### ENTRIES SUPPLIED
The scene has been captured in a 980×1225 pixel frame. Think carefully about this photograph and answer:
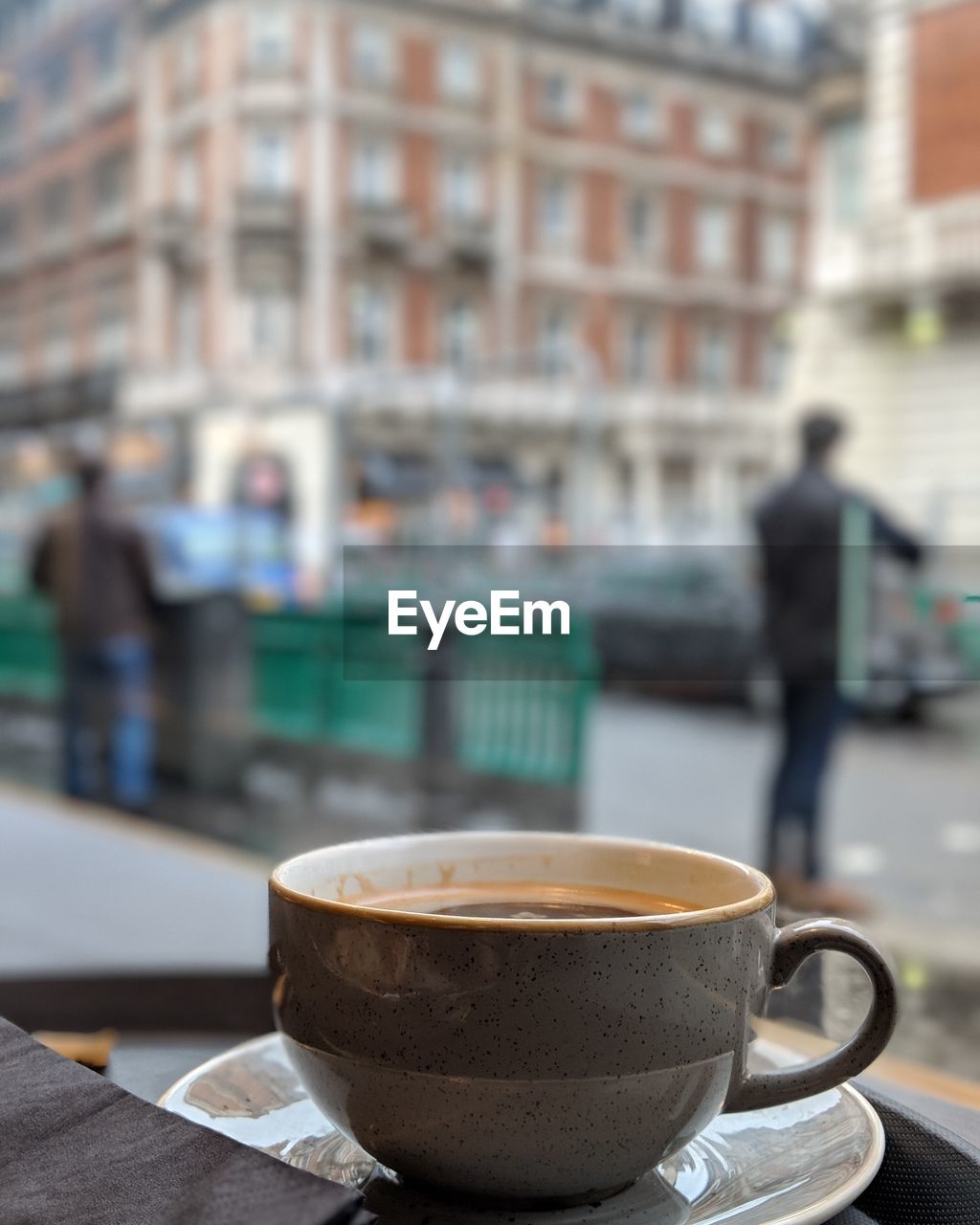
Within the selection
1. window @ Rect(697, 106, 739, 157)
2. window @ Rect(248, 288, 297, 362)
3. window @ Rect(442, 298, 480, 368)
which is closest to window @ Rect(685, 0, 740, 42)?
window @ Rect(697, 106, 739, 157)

### STATED GOAL
Omit any images, then output the listing exactly.

### EXPECTED ANSWER
The scene has been captured in a 980×1225 pixel frame. Think carefully about this photograph and answer:
Within the selection
1. window @ Rect(697, 106, 739, 157)
2. window @ Rect(248, 288, 297, 362)
3. window @ Rect(442, 298, 480, 368)
which is closest to window @ Rect(685, 0, 740, 42)?
window @ Rect(697, 106, 739, 157)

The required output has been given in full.